14 Soweit die Revisionswerberin zudem vorbringt, es fehle Rechtsprechung des Verwaltungsgerichtshofes zur Frage, nach welcher Methode der ortsübliche Verkehrswert im Sinn des § 6 Abs. 2 Z 4 NÖ GVG 2007 zu ermitteln sei, ist ihr entgegenzuhalten, dass es sich bei der Bewertung der Tauglichkeit der Wertermittlungsmethode um eine Beweisfrage (Unbeschränktheit der Beweismittel; vgl. etwa VwGH 16.6.2014, Ro 2014/11/0069; 21.4.2017, Ro 2016/11/0004) handelt, die wiederum der einzelfallbezogenen Beurteilung des Verwaltungsgerichts obliegt.
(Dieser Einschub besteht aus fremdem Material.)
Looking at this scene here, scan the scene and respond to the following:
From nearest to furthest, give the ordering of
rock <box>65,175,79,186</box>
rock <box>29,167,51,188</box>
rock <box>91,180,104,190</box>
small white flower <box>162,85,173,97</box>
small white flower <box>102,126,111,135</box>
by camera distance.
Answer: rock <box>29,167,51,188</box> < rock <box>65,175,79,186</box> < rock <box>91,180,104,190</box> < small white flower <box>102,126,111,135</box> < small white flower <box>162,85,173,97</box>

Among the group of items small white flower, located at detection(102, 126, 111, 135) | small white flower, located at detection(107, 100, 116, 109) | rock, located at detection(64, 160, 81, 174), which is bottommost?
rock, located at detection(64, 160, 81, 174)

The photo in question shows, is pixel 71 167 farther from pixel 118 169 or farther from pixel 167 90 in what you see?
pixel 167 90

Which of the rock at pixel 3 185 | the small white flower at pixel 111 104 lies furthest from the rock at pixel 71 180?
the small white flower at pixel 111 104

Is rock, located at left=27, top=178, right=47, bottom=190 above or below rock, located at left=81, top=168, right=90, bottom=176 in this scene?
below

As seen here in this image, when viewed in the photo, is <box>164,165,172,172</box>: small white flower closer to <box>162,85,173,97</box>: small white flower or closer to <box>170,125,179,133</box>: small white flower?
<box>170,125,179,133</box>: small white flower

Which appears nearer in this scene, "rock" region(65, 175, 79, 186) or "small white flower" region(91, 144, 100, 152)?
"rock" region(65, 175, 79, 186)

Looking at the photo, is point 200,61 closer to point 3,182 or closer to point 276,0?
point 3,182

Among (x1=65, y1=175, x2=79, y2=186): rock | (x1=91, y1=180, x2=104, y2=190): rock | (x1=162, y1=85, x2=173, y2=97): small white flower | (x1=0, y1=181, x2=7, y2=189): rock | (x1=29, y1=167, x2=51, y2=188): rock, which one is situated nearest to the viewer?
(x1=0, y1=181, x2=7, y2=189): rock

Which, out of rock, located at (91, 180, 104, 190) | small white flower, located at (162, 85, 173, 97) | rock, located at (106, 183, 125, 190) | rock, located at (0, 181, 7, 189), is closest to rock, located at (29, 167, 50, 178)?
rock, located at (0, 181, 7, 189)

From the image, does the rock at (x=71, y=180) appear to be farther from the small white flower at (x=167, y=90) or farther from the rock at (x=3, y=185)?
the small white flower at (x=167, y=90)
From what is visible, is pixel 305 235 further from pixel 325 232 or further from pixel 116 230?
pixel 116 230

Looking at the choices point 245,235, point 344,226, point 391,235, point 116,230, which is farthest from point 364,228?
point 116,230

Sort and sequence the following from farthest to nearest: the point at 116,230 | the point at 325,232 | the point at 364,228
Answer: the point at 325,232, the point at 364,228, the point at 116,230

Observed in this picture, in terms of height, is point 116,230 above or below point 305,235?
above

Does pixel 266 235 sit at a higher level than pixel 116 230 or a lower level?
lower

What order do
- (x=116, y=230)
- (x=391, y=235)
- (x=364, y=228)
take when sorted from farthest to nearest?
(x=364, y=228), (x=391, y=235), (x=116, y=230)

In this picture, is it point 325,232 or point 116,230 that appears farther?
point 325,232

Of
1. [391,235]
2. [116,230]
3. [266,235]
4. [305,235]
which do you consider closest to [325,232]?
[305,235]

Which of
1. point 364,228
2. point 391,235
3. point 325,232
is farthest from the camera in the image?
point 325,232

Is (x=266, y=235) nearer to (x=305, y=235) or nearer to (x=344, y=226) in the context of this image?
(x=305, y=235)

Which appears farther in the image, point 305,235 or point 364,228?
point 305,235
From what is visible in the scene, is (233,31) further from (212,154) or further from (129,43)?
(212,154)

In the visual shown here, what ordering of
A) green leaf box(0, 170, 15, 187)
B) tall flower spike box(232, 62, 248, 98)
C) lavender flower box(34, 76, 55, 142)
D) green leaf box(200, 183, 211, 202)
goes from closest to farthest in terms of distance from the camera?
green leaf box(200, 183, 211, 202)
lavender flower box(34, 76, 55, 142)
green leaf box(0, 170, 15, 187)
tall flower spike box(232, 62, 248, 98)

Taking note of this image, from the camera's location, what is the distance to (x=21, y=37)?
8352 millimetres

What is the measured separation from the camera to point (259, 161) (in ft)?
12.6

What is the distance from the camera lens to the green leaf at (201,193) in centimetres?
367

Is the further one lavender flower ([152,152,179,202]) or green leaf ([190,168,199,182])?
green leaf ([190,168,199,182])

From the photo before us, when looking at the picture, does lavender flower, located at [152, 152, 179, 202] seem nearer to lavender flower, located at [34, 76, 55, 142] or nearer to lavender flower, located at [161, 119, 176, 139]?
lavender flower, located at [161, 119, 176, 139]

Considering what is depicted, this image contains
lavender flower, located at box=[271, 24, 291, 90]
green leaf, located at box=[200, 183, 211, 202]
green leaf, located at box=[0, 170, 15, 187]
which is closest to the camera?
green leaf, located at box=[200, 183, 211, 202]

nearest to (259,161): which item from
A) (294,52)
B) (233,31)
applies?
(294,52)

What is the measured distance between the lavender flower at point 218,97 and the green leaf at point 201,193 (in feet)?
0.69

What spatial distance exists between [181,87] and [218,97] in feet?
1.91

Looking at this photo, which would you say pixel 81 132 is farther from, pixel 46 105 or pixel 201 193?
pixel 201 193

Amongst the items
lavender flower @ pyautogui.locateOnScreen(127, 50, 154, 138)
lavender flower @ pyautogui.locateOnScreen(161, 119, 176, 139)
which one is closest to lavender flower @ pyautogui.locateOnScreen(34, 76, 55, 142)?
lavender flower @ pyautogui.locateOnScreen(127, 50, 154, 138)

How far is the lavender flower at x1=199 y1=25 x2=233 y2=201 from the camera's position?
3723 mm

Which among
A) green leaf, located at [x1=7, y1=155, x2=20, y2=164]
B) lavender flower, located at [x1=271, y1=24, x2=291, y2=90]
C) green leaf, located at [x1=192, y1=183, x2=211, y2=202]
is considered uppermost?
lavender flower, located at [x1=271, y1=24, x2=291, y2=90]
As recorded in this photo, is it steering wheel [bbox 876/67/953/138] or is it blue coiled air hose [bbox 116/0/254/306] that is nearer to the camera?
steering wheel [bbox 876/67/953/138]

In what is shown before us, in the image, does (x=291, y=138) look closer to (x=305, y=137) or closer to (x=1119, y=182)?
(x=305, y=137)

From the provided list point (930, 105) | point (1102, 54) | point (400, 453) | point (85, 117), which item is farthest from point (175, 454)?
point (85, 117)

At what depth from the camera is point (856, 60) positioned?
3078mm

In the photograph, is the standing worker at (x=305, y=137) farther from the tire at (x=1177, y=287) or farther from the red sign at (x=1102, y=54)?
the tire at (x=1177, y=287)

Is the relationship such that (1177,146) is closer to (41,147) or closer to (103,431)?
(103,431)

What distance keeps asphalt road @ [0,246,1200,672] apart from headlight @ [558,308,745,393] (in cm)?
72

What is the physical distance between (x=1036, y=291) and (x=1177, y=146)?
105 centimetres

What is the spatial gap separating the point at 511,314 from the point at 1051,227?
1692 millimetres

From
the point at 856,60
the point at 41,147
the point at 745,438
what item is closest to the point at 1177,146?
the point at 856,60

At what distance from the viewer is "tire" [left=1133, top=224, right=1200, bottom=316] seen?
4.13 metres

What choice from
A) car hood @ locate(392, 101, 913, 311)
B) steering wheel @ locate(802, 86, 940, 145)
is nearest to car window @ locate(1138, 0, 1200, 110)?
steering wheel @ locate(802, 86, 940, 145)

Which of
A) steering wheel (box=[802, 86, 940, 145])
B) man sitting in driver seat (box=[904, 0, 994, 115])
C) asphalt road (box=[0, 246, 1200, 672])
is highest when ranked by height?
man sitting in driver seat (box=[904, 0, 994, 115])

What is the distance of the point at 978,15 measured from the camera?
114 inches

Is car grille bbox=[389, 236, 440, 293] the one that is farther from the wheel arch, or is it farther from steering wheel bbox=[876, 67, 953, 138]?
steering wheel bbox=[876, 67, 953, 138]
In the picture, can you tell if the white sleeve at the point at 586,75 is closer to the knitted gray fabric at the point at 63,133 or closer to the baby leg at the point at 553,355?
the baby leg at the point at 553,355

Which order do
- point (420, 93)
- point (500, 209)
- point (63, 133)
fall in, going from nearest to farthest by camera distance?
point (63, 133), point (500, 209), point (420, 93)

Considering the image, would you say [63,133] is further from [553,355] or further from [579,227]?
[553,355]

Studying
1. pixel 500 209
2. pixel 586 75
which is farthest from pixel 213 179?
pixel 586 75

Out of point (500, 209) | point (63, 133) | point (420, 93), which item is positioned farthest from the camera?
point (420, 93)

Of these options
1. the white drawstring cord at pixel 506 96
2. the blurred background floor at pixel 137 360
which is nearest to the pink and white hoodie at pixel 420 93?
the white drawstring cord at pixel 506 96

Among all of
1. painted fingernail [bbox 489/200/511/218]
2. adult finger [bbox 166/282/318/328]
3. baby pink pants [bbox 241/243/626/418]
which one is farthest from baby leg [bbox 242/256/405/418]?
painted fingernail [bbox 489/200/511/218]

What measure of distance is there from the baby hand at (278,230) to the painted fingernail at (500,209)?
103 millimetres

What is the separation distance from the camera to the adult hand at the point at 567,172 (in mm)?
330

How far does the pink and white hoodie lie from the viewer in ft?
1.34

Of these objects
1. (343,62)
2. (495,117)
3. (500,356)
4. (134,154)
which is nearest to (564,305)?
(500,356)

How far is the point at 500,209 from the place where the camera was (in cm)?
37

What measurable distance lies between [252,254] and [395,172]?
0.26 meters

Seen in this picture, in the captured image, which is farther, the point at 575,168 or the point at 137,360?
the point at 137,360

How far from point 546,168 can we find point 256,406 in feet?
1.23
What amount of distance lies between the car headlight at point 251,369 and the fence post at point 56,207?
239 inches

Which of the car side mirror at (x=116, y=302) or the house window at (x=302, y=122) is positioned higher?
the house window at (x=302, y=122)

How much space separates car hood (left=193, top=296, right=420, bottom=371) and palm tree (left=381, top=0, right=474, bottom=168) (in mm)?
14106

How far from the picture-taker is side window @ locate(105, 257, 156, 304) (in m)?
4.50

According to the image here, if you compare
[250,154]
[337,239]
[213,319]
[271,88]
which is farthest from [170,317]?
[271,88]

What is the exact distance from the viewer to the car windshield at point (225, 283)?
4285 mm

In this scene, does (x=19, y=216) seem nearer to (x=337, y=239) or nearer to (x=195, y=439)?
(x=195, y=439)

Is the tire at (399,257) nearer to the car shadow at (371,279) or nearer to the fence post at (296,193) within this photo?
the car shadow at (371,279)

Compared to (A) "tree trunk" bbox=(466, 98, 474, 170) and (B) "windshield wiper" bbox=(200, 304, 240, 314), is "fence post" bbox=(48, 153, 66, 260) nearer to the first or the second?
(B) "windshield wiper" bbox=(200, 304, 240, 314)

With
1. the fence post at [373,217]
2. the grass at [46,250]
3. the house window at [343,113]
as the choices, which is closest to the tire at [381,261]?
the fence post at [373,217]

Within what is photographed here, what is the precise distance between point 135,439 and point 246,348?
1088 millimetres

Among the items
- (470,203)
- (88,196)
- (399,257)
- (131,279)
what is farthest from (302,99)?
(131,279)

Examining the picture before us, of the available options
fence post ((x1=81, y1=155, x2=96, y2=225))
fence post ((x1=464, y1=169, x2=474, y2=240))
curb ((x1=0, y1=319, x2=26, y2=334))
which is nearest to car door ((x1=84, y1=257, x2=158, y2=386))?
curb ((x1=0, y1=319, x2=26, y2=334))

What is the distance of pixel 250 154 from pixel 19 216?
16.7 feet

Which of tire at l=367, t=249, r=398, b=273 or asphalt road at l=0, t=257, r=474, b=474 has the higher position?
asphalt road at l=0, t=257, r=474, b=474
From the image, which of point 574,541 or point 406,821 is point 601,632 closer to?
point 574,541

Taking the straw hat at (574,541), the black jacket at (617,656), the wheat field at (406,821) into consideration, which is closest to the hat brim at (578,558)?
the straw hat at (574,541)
Weder wird eine Unschlüssigkeit der diesbezüglichen verwaltungsgerichtlichen Beweiswürdigung in Ansehung des auf Basis der Sachwertmethode erstellten Sachverständigengutachtens (vgl. § 3 Abs. 1 zweiter Satz des Liegenschaftsbewertungsgesetzes) aufgezeigt noch ausgeführt, inwieweit das von der Revisionswerberin präferierte Vergleichswertverfahren geeignet gewesen wäre, ein anderes Ergebnis herbeizuführen.
Ein Abweichen des Verwaltungsgerichts vom hg. Erkenntnis vom 4. April 2019, Ra 2017/11/0227, liegt schon deshalb nicht vor, weil der Verwaltungsgerichtshof in diesem Erkenntnis die Vergleichswertmethode nicht als die gebotene angesehen hat.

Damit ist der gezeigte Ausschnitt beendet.